Waraqa listened to his story,
which Muslims will recognize as a description of Muhammad's first encounter with
the angel Gabriel. When it was finished, Waraqa assured him he was not
possessed.
"What you have heard is the
voice of the same spiritual messenger God sent to Moses. I wish I could be a
young man when you become a prophet! I would like to be alive when your own
people expel you."
"Will they expel me?"
Muhammad asked.
"Yes," the old man said.
"No one has ever brought his people the news you bring without meeting
hostility. If I live to see the day, I will support you."
Christians will recognize in
Waraqa's remarks an aphorism associated with Jesus: "A prophet is not
without honor, save in his own country." But that a Christian should first
have verified Muhammad's role as a prophet may come as a surprise.
The second important event
concerning Islam and Christianity dates from 616, a few years after Muhammad
began to preach publicly. This first attempt to reinstate the Abrahamic
tradition in Mecca met (as Waraqa had warned) with violent opposition.
Perhaps the Meccans resented
Muhammad's special claim. Perhaps his message of a single, invisible,
ever-present God threatened the economy of their city. A month's ride south from
the centers of power in Syria and Persia, poor remote Mecca depended on
long-distance trade and on seasonal pilgrims who came there each year to honor
hundreds of pagan idols, paying a tax to do so.
At any rate, Muhammad's disruptive
suggestion that "God was One" and could be found anywhere did not sit
well with the businessmen of Mecca.
Many new Muslims were being
tortured. Their livelihoods were threatened, their families persecuted. As
matters grew worse, in 616 Muhammad sent a small band of followers across the
Red Sea to seek shelter in the Christian kingdom of Axum. There, he told them,
they would find a just ruler, the Negus, who could protect them. The Muslims
found the Negus in his palace, somewhere in the borderland between modern
Ethiopia and Eritrea.
And protect them he did, after one
Muslim recited to him some lines on the Virgin Mary from the Qur'an. The Negus
wept at what he heard. Between Christians and Muslims, he said, he could not
make out more difference than the thickness of a twig.

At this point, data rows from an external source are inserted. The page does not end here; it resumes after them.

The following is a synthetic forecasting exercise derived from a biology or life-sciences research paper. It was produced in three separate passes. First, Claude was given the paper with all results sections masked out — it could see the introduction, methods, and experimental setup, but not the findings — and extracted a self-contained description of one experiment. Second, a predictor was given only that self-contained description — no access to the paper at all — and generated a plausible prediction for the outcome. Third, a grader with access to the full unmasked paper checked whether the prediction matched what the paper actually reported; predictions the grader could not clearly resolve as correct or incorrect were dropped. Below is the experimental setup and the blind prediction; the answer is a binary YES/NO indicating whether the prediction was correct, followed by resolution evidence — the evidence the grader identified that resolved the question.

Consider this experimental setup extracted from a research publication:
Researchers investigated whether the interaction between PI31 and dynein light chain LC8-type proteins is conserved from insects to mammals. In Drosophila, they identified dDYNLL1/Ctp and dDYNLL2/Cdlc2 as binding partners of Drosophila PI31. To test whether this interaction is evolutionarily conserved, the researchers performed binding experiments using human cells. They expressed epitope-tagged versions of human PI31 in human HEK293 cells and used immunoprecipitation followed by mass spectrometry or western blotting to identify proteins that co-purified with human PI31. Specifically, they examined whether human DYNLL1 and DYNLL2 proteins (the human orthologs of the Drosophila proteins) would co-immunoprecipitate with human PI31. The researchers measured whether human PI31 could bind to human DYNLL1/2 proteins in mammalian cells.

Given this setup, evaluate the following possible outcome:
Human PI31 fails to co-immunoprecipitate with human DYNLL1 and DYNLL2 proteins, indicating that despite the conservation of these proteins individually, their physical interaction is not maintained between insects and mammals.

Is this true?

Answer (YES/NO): NO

These two stories underscore the
support Christians gave Muhammad
in times of trial. The Qur'an distils the
meaning from the drama:
Those who feel the most affection
For us (who put our faith in the Qur'an), Are those that say, "We are
Christians," For priests and monks live among them Who are not arrogant.
When they listen To what We have shown Muhammad, Their eyes brim over with tears
At the truth they find there....
Even today, when a Muslim mentions
Jesus' name, you will hear it followed by the phrase "peace and blessings
be upon him," because Muslims still revere him as a prophet.
We believe in God And in what has
been sent down to us, What has been revealed to Abraham and Ishmael And Isaac
and Jacob and their offspring, And what was given to Moses and to Jesus And all
the other prophets of the Lord. We make no distinction among them.
As these lines from the Qur'an
make clear, Muslims regard Jesus as one of the world's great teachers. He and
his mentor John the Baptist stand in a lineage stretching back to the founder of
ethical monotheism. Moreover, among Muslims, Jesus is a special type of prophet,
a messenger empowered to communicate divinity not only in words but by miracles
as well.
Muslims, it must be said, part
company with some Christians over the portrait of Jesus developed in the fourth
and fifth centuries. Certain fictions, Muslims think, were added then. Three of
these come in for special mention: First, Muslims consider monastic asceticism a
latter-day innovation, not an original part of Jesus' way. Second, the New
Testament suffers from deletions and embellishments added after Jesus' death by
men who did not know him. Third, the description of Jesus as God's son is
considered by Muslims a later, blasphemous suggestion.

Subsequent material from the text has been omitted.